How to Achieve Your Goals

Cessna CitationIt’s the weekend and time to take a few minutes to catch your breath and decide how you’re going to attack next week.

This Cessna Citation is owned by a friend of mine. He wasn’t born rich. He’s from a working class family in a Midwestern suburb just like most of middle America. But he’s one of the most focused people I know. This jet and his ability to fly it are a testament to his ability to set clear goals and remaining focused on them.

You achieve your goals by first having some. If you don’t, read no further. Go to a quite place, set some (more on this in a later post), write them down then come back here.

I’m going to show you a simple weekly planning and review process that will help you reach your goals. It looks almost too easy. But I guarantee you that my friend with the jet and successful other people do this or something similar as a matter of routine.

The reason for this process is that we tend to get lost in the weeds during the turmoil of the work day. So it’s vital to to step back into your personal manager role to remind yourself of your goals, capture any loose ends from the previous week and plan how you’re going to use the following week to get you closer to where you want to be.

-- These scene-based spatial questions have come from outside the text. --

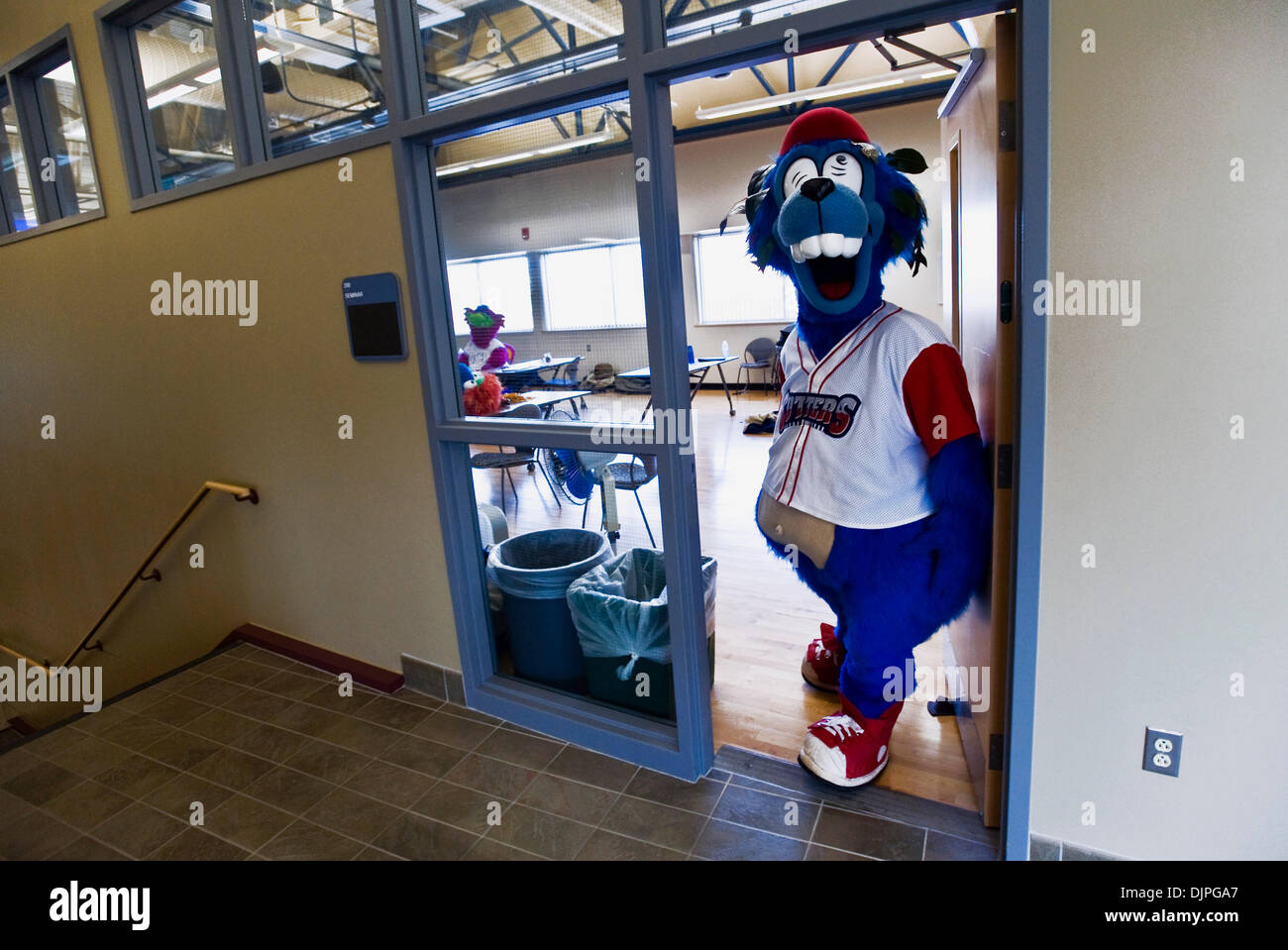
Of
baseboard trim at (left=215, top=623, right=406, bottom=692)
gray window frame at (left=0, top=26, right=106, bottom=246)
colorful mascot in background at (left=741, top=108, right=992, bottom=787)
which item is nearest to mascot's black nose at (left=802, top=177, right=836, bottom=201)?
colorful mascot in background at (left=741, top=108, right=992, bottom=787)

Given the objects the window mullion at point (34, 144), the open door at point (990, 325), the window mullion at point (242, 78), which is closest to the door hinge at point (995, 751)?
the open door at point (990, 325)

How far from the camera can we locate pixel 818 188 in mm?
1847

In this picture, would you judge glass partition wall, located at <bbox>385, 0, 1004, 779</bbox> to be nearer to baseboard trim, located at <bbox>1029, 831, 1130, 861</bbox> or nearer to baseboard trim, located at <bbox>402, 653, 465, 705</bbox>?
baseboard trim, located at <bbox>402, 653, 465, 705</bbox>

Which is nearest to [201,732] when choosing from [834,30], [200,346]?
[200,346]

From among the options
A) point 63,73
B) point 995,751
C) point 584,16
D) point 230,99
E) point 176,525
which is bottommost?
point 995,751

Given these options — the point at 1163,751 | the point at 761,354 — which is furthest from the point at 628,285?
the point at 761,354

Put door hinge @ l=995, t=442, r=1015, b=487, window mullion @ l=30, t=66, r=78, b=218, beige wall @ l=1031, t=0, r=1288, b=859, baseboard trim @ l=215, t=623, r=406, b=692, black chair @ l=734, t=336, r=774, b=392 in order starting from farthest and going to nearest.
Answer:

Do this every week. Print it out or paste it into a recurring Outlook Task scheduled for late every Friday afternoon:

  1. Review Your Goals and related projects one at a time to evaluate status and outcomes. Generate at least one action item for each. Keep your goals in mind as you capture and schedule tasks for the following week. Tasks that drive your goals should be higher priority than those that don’t.
  2. Collect Everything (Loose Papers, notes, scraps, bar napkins, sticky notes…everything that needs to be someplace else) and put them into your in basket. Process those items using the 4-Ds (just like incoming e-mail).
  3. Process your notes. Review all meeting and miscellaneous notes. Schedule all open action items, things due from others, calendar items, and, project tasks. File any reference material.
  4. Review Previous Calendar Data, Daily Task Pads or To-Do Lists for missing action items and create tasks for them in Outlook or your planner. Make sure nothing from previous week is un-captured.
  5. Review Upcoming Calendar to capture action items and prepare for upcoming events.
  6. Schedule your Priorities! – Block out time to work on high priority activities (do the important things first). Outlook users, use the 5 Work Week Calendar View to facilitate this process.
  7. Think. Take some time in a quite place without a phone or computer to kick back and think. Capture any ideas, thoughts or action items.
  8. Go enjoy yourself, it’s the weekend after all. You’ll feel better because you’ve dealt with any open issues (they won’t nag you all weekend now) and planned your next week. You’ll be flying your own Citation in no time.

This is the cliff note version, but you get the idea. Make a commitment to doing this every Friday without fail for the next three months. Let me know how it works.